::: PASSAGE
Scale for x is already present.
Adding another scale for x, which will replace the existing scale.

Figure 6.2: Distribution of the t-statistic when the null hypothesis is correct.

We should see two things in Figure 6.2.

First, the t-statistic is different in each sample, even though all samples come from one and the same population (model).
The center of the distribution is close to zero. We should have expected this, because we know that the null hypothesis in 6.2 is true.
In some samples the t-statistic has large negative values. In one sample it is even less than -3.

For the hypothesis pair in 6.2, large negative values of the t-statistic are consistent with the alternative. Small values close to zero are consistent with the null hypothesis. However, we can see in Figure 6.2 that large negative values of the t-statistic can happen by pure change chance even under a true null hypothesis. Because such extreme values can occur by chance, any decision rule that rejects the null hypothesis for t-statistics lower than some threshold will inevitably produce wrong decision (rejection of the null hypothesis even if it is true).

Let us study the two decision rules depicted as vertical dashed lines in Figure 6.2. The first rule (blue) rejects the null hypothesis in samples with a t-statistic less than -2. The second decision rule rejects the null hypothesis for t-statistics less than -3.

In the simulation we can simply count the number of samples where we will make a wrong decision to reject the null hypothesis (remember, in this example H_0 is true).

slopes <- slopes %>%
  mutate(
    wrong_decision_blue = t_statistic < -2,
    wrong_decision_red = t_statistic < -3
  )

## Share of TRUE values (blue)
sum(slopes$wrong_decision_blue)

[1] 7

mean(slopes$wrong_decision_blue)

[1] 0.035

## Share of TRUE values (red)
sum(slopes$wrong_decision_red)

[1] 2

mean(slopes$wrong_decision_red)

[1] 0.01

The “less than -2” rule makes a wrong decision in 7 out of 200 samples (3.5 percent). The “less than -3” rule makes a wrong decision in 2 out of 200 samples (one percent).

6.5.2 Testing a wrong null hypothesis

Now that we’ve seen the distribution of the t-statistic under a true null hypothesis, let’s now examine its distribution under a wrong null hypothesis.

The following hypothesis is wrong in our simulation (because the real \beta_1 = 11.77).

H_0: \beta_1 \leq 0\\ H_1: \beta_1 > 0 \tag{6.3}

We use the same statistic for testing this hypothesis. The only difference now is that the alternative is in the other direction. Therefore we would reject for large positive values of the t-statistic.
::::::
::: INFORMATION SHOWN
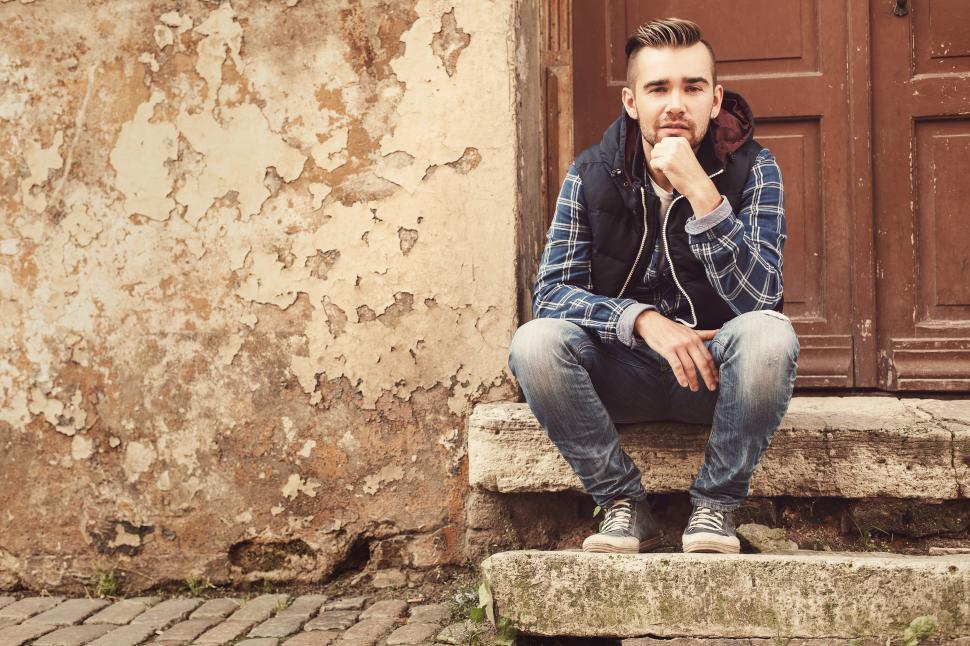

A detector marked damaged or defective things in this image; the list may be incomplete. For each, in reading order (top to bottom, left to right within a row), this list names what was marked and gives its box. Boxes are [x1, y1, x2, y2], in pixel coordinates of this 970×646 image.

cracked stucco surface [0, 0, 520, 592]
::::::
::: INFORMATION SHOWN
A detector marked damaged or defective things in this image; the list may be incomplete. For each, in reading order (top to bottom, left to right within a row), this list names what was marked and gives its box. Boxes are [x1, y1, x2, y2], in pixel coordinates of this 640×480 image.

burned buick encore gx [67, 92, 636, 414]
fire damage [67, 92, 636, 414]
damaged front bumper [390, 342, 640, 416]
::::::
::: INFORMATION SHOWN
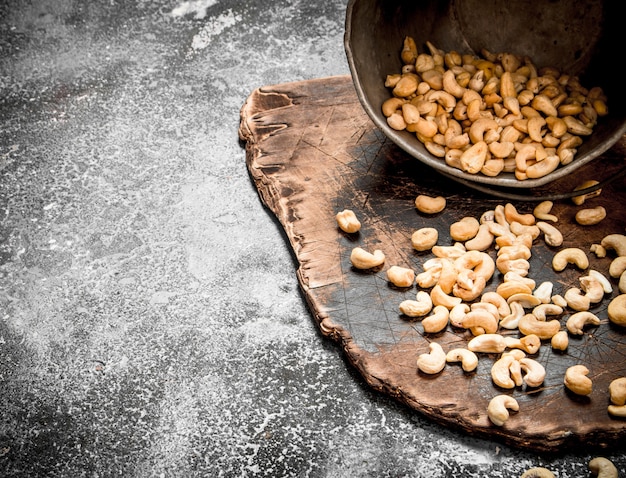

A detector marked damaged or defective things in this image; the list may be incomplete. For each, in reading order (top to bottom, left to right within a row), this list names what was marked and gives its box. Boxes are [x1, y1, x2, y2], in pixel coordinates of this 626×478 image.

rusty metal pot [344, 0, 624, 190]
::::::
EXERCISES TO COMPLETE:
a - For each statement, say yes or no depending on whether the passage on t-statistics agrees with it, and quote the words from the passage that decide it. (i) In Figure 6.2, the center of the distribution is close to zero. (ii) The first decision rule rejects the null hypothesis for t-statistics less than -3. (iii) For the hypothesis in 6.3, the null hypothesis would be rejected for large negative values of the t-statistic.
b - According to the passage on t-statistics, what is the real value of beta_1 in the simulation?

RESULTS IN ORDER:
a -
(i) Yes: "The center of the distribution is close to zero."
(ii) No: "The first rule (blue) rejects the null hypothesis in samples with a t-statistic less than -2."
(iii) No: "Therefore we would reject for large positive values of the t-statistic."

b - The real value of beta_1 is 11.77.